A stock split is a corporate action in which a company divides its existing shares into multiple new shares.

The primary goal of a stock split is to increase the number of outstanding shares while reducing the price per share. This does not change the overall market capitalization or the total value of the company.

Stock splits are typically implemented to make the company’s shares more affordable to a broader range of investors and to improve liquidity in the stock.

Here’s how a stock split typically works:

  • Effective Date: On the designated effective date, the split becomes official, and existing shareholders receive additional shares for each share they already own according to the predetermined ratio. For example, in a 2-for-1 stock split, shareholders would receive two new shares for every one old share they held.
  • Adjusted Stock Price: After the split, the stock’s market price is adjusted accordingly. If it was trading at $100 per share before a 2-for-1 split, it would likely start trading at around $50 per share after the split.

Stock splits are often seen as a positive sign by investors, as they can make shares more affordable for smaller investors and increase the liquidity of the stock.

However, the fundamental value of the company remains the same. Stock splits are different from reverse stock splits, where a company reduces the number of shares outstanding and increases the price per share, typically done to meet listing requirements or boost a low stock price.

Warren Buffett has refused to split Berkshire Hathaway’s A-shares, and today, one share costs more than 500,000 dollars!

Stock splits performance and backtest

In a paper called Long-Run Common Stock Returns Following Stock Splits and Reverse Splits Hamang Desei and Prem Jain explore the performance of stocks following a split and reverse split announcement.

They examined the 1- and 3-year performance of common stocks following 5596 splits and 76 reverse splits made during 1976-91.

For stock splits, they found that, on average, the 1 and 3 year buy and hold abnormal returns after the announcement month are 7.05% and 11.87%, respectively. For reverse splits, the corresponding abnormal returns are -10.76% and -33.90%.

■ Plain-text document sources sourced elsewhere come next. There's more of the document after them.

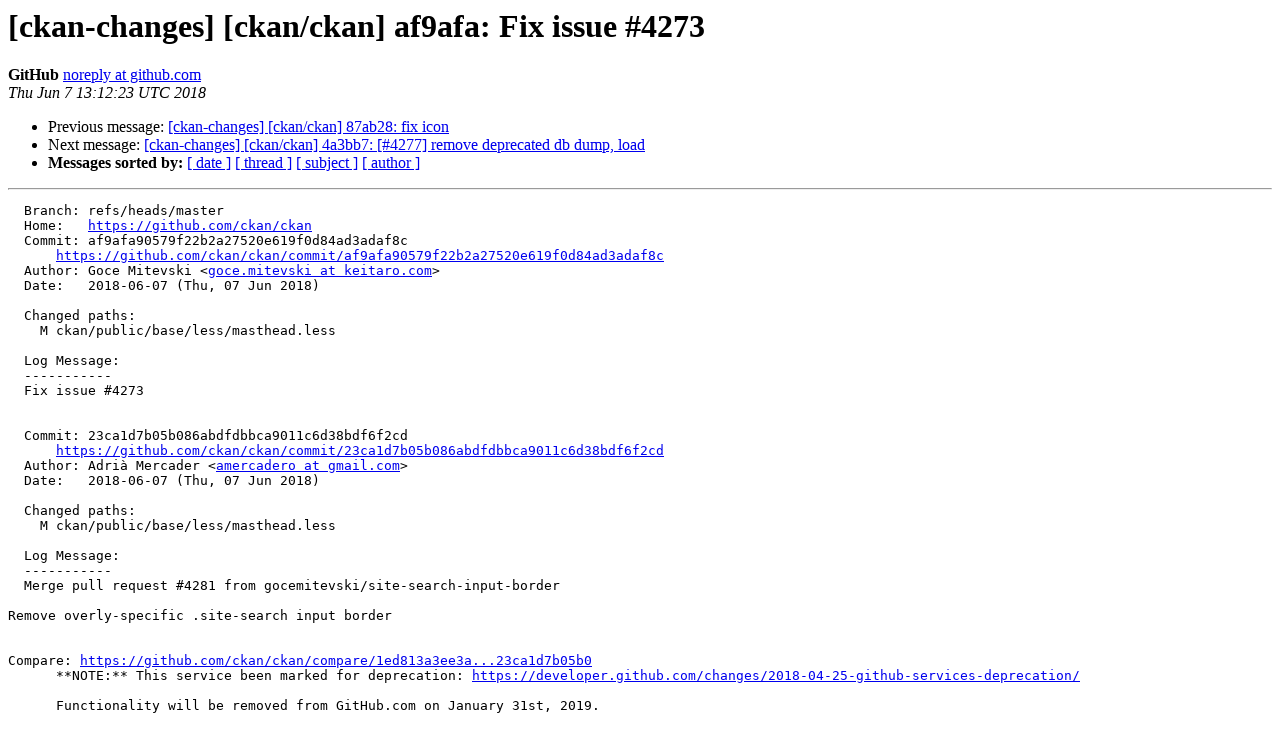

--- FILE ---
content_type: text/html
request_url: https://lists-archive.okfn.org/pipermail/ckan-changes/2018-June/023385.html
body_size: 1434
content:
<!DOCTYPE HTML PUBLIC "-//W3C//DTD HTML 4.01 Transitional//EN">
<HTML>
 <HEAD>
   <TITLE> [ckan-changes] [ckan/ckan] af9afa: Fix issue #4273
   </TITLE>
   <LINK REL="Index" HREF="index.html" >
   <LINK REL="made" HREF="mailto:ckan-changes%40lists.okfn.org?Subject=Re%3A%20%5Bckan-changes%5D%20%5Bckan/ckan%5D%20af9afa%3A%20Fix%20issue%20%234273&In-Reply-To=%3C5b192f37982cf_3c542b24fafcbc1066792%40hookshot-fe-265448d.cp1-iad.github.net.mail%3E">
   <META NAME="robots" CONTENT="index,nofollow">
   <style type="text/css">
       pre {
           white-space: pre-wrap;       /* css-2.1, curent FF, Opera, Safari */
           }
   </style>
   <META http-equiv="Content-Type" content="text/html; charset=us-ascii">
   <LINK REL="Previous"  HREF="023384.html">
   <LINK REL="Next"  HREF="023386.html">
 </HEAD>
 <BODY BGCOLOR="#ffffff">
   <H1>[ckan-changes] [ckan/ckan] af9afa: Fix issue #4273</H1>
    <B>GitHub</B> 
    <A HREF="mailto:ckan-changes%40lists.okfn.org?Subject=Re%3A%20%5Bckan-changes%5D%20%5Bckan/ckan%5D%20af9afa%3A%20Fix%20issue%20%234273&In-Reply-To=%3C5b192f37982cf_3c542b24fafcbc1066792%40hookshot-fe-265448d.cp1-iad.github.net.mail%3E"
       TITLE="[ckan-changes] [ckan/ckan] af9afa: Fix issue #4273">noreply at github.com
       </A><BR>
    <I>Thu Jun  7 13:12:23 UTC 2018</I>
    <P><UL>
        <LI>Previous message: <A HREF="023384.html">[ckan-changes] [ckan/ckan] 87ab28: fix icon
</A></li>
        <LI>Next message: <A HREF="023386.html">[ckan-changes] [ckan/ckan] 4a3bb7: [#4277] remove deprecated db	dump, load
</A></li>
         <LI> <B>Messages sorted by:</B> 
              <a href="date.html#23385">[ date ]</a>
              <a href="thread.html#23385">[ thread ]</a>
              <a href="subject.html#23385">[ subject ]</a>
              <a href="author.html#23385">[ author ]</a>
         </LI>
       </UL>
    <HR>  
<!--beginarticle-->
<PRE>  Branch: refs/heads/master
  Home:   <A HREF="https://github.com/ckan/ckan">https://github.com/ckan/ckan</A>
  Commit: af9afa90579f22b2a27520e619f0d84ad3adaf8c
      <A HREF="https://github.com/ckan/ckan/commit/af9afa90579f22b2a27520e619f0d84ad3adaf8c">https://github.com/ckan/ckan/commit/af9afa90579f22b2a27520e619f0d84ad3adaf8c</A>
  Author: Goce Mitevski &lt;<A HREF="https://lists.okfn.org/mailman/listinfo/ckan-changes">goce.mitevski at keitaro.com</A>&gt;
  Date:   2018-06-07 (Thu, 07 Jun 2018)

  Changed paths:
    M ckan/public/base/less/masthead.less

  Log Message:
  -----------
  Fix issue #4273


  Commit: 23ca1d7b05b086abdfdbbca9011c6d38bdf6f2cd
      <A HREF="https://github.com/ckan/ckan/commit/23ca1d7b05b086abdfdbbca9011c6d38bdf6f2cd">https://github.com/ckan/ckan/commit/23ca1d7b05b086abdfdbbca9011c6d38bdf6f2cd</A>
  Author: Adri&#224; Mercader &lt;<A HREF="https://lists.okfn.org/mailman/listinfo/ckan-changes">amercadero at gmail.com</A>&gt;
  Date:   2018-06-07 (Thu, 07 Jun 2018)

  Changed paths:
    M ckan/public/base/less/masthead.less

  Log Message:
  -----------
  Merge pull request #4281 from gocemitevski/site-search-input-border

Remove overly-specific .site-search input border


Compare: <A HREF="https://github.com/ckan/ckan/compare/1ed813a3ee3a...23ca1d7b05b0">https://github.com/ckan/ckan/compare/1ed813a3ee3a...23ca1d7b05b0</A>
      **NOTE:** This service been marked for deprecation: <A HREF="https://developer.github.com/changes/2018-04-25-github-services-deprecation/">https://developer.github.com/changes/2018-04-25-github-services-deprecation/</A>

      Functionality will be removed from GitHub.com on January 31st, 2019.
</PRE>



<!--endarticle-->
    <HR>
    <P><UL>
        <!--threads-->
	<LI>Previous message: <A HREF="023384.html">[ckan-changes] [ckan/ckan] 87ab28: fix icon
</A></li>
	<LI>Next message: <A HREF="023386.html">[ckan-changes] [ckan/ckan] 4a3bb7: [#4277] remove deprecated db	dump, load
</A></li>
         <LI> <B>Messages sorted by:</B> 
              <a href="date.html#23385">[ date ]</a>
              <a href="thread.html#23385">[ thread ]</a>
              <a href="subject.html#23385">[ subject ]</a>
              <a href="author.html#23385">[ author ]</a>
         </LI>
       </UL>

<hr>
<a href="https://lists.okfn.org/mailman/listinfo/ckan-changes">More information about the ckan-changes
mailing list</a><br>
</body></html>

There is another piece of research by Schaeffer’s Investment Research called How Stocks Tend to Perform After Stock Splits where they tested how stocks that split their shares performed after 2 weeks, 1-month, 3-month, and 6-month periods. Here is what they found:

Source: How Stocks Tend To Perform After Stock Splits, Schaeffer Research.

Stocks that split their shares returned on average 5.25% after the split vs 4.39% for the S&P 500. However, only 50.8% of the stocks beat the index.

Lastly, another backtest conducted by Stocksoft Research called How Do Stocks Perform After Stock Splits? also found that stocks undergoing splits have outperformed their peers since 1990:

Source: How Do Stocks Perform After Stock Splits? – Stocksoft Research

They discovered that stock that split their shares returns 11.7% after 180 days vs 9.08% for the S&P 500.

Stock split trading strategy – conclusion

To sum up, today, you learned what a stock split is, how it works, and how stock splits perform. We found extensive evidence that stocks that split their shares tend to outperform their benchmarks. Traders can use this positive drift to their advantage and incorporate it into their trading systems.